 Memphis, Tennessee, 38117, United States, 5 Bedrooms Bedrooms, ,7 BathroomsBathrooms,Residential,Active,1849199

==

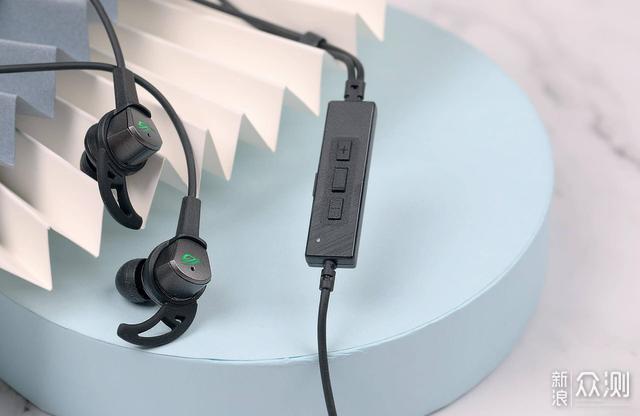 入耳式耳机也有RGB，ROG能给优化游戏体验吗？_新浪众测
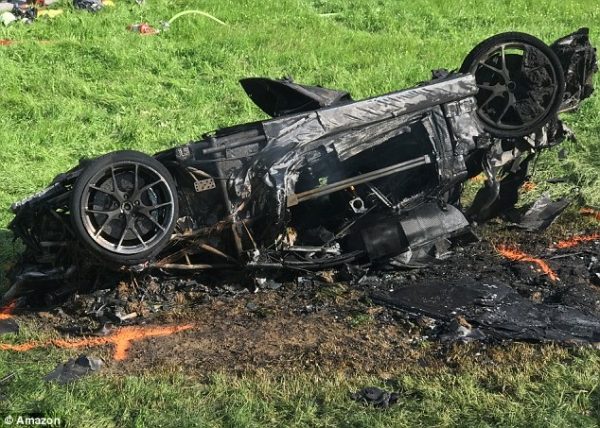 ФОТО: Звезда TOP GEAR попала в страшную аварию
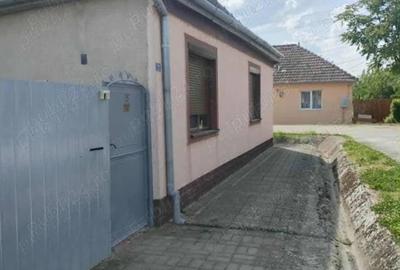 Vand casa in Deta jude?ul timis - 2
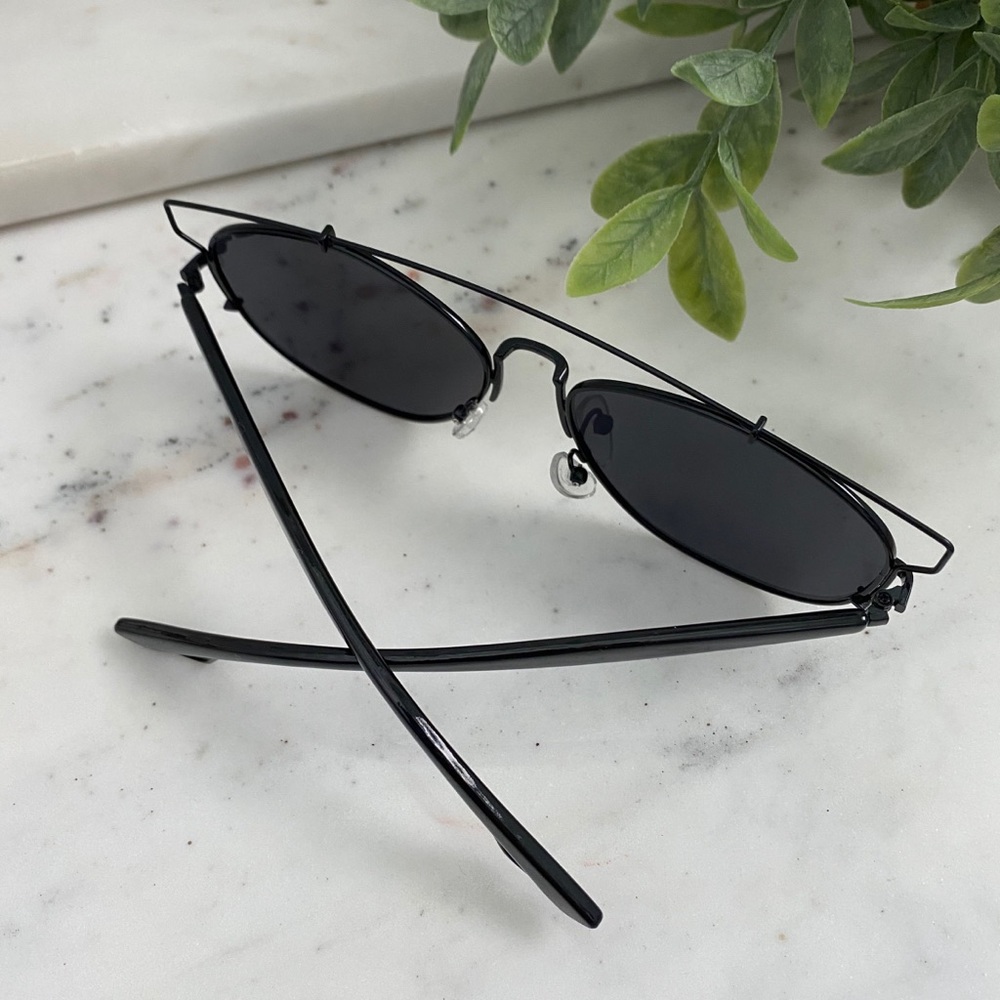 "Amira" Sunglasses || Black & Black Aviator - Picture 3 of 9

* **Task directions**
Using the entries above, repeat exactly the lines from the one with "入耳式耳机也有RGB，ROG能给优化游戏体验吗？_新浪众测" to the one with "Picture 3 of 9", both included, and leave the pictures behind.

* **Result for this exercise**
 入耳式耳机也有RGB，ROG能给优化游戏体验吗？_新浪众测
 ФОТО: Звезда TOP GEAR попала в страшную аварию
 Vand casa in Deta jude?ul timis - 2
 "Amira" Sunglasses || Black & Black Aviator - Picture 3 of 9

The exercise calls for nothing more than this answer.